We give a Las Vegas algorithm which computes the shifted Popov form of an $m \times m$ nonsingular polynomial matrix of degree $d$ in expected $\widetilde{\mathcal{O}}(m^\omega d)$ field operations, where $\omega$ is the exponent of matrix multiplication and $\widetilde{\mathcal{O}}(\cdot)$ indicates that logarithmic factors are omitted. This is the first algorithm in $\widetilde{\mathcal{O}}(m^\omega d)$ for shifted row reduction with arbitrary shifts. Using partial linearization, we reduce the problem to the case $d \le \lceil \sigma/m \rceil$ where $\sigma$ is the generic determinant bound, with $\sigma / m$ bounded from above by both the average row degree and the average column degree of the matrix. The cost above becomes $\widetilde{\mathcal{O}}(m^\omega \lceil \sigma/m \rceil)$, improving upon the cost of the fastest previously known algorithm for row reduction, which is deterministic. Our algorithm first builds a system of modular equations whose solution set is the row space of the input matrix, and then finds the basis in shifted Popov form of this set.
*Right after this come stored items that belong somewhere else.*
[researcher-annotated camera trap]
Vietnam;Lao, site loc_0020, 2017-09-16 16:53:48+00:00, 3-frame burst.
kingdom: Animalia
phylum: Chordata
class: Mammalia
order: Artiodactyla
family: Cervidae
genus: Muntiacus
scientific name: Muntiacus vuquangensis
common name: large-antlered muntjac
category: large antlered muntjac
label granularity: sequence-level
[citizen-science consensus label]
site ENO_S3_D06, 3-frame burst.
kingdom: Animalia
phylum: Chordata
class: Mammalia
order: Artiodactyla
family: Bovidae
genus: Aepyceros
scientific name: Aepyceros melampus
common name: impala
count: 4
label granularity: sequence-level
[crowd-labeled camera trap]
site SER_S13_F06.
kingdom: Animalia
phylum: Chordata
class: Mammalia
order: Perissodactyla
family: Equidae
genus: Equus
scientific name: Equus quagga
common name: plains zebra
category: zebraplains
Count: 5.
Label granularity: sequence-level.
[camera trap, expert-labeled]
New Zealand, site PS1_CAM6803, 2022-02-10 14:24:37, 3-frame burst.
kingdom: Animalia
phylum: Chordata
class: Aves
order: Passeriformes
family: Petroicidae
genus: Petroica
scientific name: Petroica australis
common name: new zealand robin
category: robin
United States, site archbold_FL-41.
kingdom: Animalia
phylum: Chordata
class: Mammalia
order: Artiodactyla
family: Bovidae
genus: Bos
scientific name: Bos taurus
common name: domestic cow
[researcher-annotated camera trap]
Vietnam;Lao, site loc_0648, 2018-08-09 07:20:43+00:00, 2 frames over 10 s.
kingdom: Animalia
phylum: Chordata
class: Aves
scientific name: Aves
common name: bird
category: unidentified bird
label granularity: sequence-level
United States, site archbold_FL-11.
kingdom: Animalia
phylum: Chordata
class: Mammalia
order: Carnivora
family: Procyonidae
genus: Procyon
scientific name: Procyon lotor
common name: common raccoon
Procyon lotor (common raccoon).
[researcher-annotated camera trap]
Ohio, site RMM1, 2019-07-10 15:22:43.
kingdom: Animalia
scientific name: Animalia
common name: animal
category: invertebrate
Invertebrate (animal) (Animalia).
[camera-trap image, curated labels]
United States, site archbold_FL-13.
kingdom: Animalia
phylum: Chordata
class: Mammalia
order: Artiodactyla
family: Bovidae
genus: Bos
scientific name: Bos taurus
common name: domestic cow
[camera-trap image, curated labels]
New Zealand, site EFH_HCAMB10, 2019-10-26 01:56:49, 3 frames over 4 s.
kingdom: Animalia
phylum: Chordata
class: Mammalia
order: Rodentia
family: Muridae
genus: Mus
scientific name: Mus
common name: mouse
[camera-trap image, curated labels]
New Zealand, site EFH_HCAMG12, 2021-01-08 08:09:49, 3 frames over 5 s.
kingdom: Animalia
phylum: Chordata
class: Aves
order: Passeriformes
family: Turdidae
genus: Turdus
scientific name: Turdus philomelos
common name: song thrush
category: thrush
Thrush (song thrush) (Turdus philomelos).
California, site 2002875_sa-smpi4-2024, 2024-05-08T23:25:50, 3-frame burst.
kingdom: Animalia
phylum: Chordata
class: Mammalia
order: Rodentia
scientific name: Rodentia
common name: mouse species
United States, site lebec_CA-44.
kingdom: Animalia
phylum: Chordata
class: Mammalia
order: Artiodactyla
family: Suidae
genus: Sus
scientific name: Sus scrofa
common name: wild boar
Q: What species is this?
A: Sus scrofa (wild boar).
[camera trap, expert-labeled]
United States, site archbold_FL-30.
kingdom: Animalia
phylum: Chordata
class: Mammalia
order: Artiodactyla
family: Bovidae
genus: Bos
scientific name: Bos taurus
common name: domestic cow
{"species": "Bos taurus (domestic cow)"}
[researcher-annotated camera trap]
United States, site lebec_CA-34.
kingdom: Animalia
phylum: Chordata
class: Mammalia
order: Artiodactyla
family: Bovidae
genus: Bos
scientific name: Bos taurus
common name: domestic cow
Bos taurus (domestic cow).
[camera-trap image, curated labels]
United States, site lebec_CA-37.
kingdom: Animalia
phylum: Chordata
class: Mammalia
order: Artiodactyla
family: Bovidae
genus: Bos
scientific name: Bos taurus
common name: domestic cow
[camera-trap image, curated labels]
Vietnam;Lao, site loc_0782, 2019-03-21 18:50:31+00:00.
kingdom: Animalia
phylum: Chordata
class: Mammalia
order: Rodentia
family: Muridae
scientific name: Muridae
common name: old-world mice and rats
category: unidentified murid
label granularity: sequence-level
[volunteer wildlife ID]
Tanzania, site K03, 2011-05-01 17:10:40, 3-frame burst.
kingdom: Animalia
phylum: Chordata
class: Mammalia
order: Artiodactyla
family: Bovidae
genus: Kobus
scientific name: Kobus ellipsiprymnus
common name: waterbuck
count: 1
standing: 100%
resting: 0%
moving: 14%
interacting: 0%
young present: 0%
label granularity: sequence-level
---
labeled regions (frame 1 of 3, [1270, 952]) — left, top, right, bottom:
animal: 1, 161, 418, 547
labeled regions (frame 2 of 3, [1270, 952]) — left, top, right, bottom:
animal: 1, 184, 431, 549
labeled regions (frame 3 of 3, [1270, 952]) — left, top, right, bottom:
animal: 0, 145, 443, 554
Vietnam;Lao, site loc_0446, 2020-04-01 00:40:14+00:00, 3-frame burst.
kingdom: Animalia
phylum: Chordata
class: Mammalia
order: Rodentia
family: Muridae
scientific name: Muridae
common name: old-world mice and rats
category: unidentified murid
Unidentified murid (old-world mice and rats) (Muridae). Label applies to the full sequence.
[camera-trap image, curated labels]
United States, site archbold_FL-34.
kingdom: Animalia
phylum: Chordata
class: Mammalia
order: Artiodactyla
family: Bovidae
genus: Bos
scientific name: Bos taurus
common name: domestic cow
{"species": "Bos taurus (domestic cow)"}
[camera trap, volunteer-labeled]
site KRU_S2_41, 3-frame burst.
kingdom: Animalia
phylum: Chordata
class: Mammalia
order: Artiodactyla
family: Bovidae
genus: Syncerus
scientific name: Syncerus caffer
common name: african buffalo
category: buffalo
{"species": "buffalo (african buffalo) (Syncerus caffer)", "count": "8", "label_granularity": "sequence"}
We give a deterministic algorithm for this second step supporting arbitrary moduli in $\widetilde{\mathcal{O}}(m^{\omega-1} \sigma)$ field operations, where $m$ is the number of unknowns and $\sigma$ is the sum of the degrees of the moduli. This extends previous results with the same cost bound in the specific cases of order basis computation and M-Pad\'e approximation, in which the moduli are products of known linear factors.